(Spatial reasoning question data)

————————

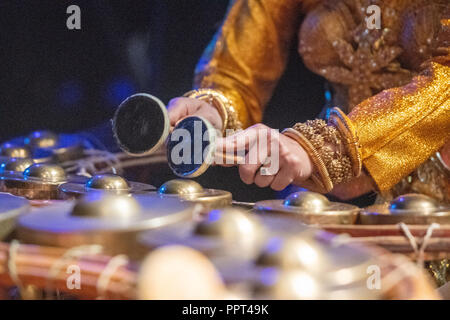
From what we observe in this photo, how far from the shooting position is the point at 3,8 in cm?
202

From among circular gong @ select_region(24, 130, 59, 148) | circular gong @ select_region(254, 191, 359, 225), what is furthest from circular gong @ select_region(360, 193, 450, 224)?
circular gong @ select_region(24, 130, 59, 148)

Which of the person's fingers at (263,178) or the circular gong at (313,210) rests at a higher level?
the person's fingers at (263,178)

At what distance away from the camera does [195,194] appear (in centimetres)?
82

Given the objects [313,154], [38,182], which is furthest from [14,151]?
[313,154]

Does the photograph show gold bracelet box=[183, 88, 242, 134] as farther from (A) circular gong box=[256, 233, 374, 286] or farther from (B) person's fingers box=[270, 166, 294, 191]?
(A) circular gong box=[256, 233, 374, 286]

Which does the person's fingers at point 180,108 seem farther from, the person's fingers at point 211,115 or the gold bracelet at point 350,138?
A: the gold bracelet at point 350,138

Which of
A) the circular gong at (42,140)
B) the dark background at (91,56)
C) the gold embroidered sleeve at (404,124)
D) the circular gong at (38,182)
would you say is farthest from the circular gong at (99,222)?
the dark background at (91,56)

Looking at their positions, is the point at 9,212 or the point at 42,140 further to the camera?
the point at 42,140

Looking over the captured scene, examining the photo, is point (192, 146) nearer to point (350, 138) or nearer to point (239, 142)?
point (239, 142)

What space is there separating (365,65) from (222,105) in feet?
1.25

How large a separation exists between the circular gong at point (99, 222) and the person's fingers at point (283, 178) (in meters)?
A: 0.52

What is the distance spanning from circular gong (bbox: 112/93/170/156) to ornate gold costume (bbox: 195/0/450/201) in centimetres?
43

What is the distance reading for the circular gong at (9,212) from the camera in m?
0.58

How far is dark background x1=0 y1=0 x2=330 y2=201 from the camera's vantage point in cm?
204
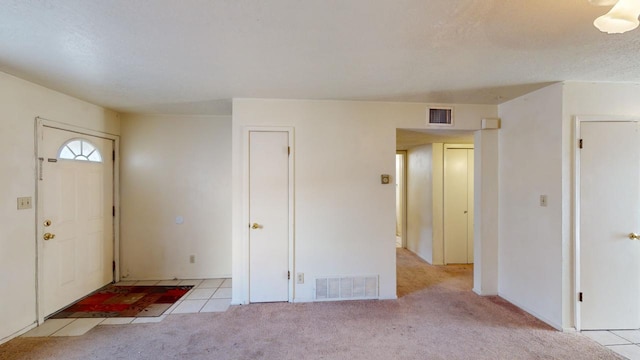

————————

EXERCISE =
Can you arrange everything from the line containing "What is the distance spanning" down to the end of the entries as a Markdown table with the columns Number and Entry line, one row per line with blank lines skipped and any pictures left out?

TASK SOLUTION =
| Number | Entry line |
|---|---|
| 1 | What is the distance spanning from circular gong (bbox: 112/93/170/156) to ornate gold costume (bbox: 195/0/450/201) in centimetres? |
| 2 | 43 |
| 3 | What is the distance reading for the circular gong at (9,212) from the camera in m? |
| 4 | 0.58 |
| 5 | How far is dark background x1=0 y1=0 x2=330 y2=201 from the camera's vantage point in cm? |
| 6 | 204 |